Reproduce the material below word for word, leaving out the pictures.

Extracted data start

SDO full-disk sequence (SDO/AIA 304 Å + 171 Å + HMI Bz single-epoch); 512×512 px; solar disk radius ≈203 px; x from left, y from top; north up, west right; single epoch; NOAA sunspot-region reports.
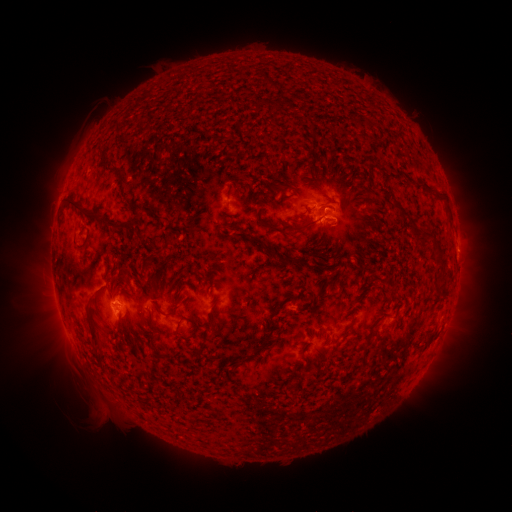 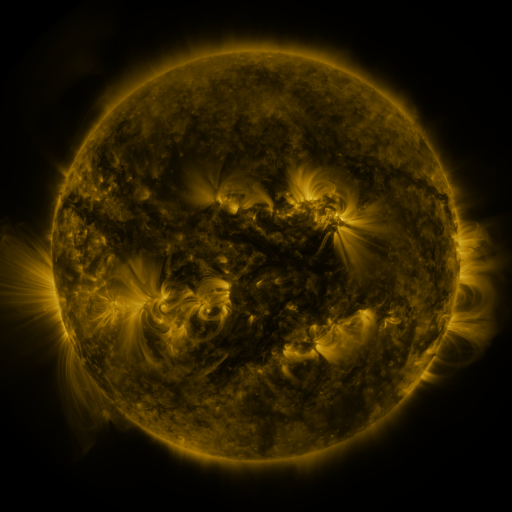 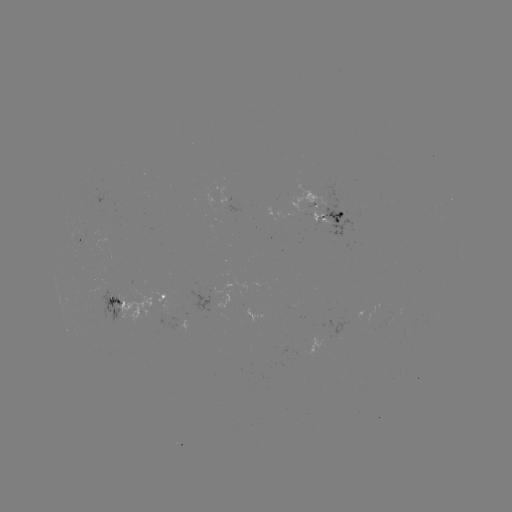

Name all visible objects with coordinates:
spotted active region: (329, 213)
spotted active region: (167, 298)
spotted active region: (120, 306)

Extracted data end

Solution to this exercise –
SDO full-disk sequence (SDO/AIA 304 Å + 171 Å + HMI Bz single-epoch); 512×512 px; solar disk radius ≈203 px; x from left, y from top; north up, west right; single epoch; NOAA sunspot-region reports.

Name all visible objects with coordinates:
spotted active region: (329, 213)
spotted active region: (167, 298)
spotted active region: (120, 306)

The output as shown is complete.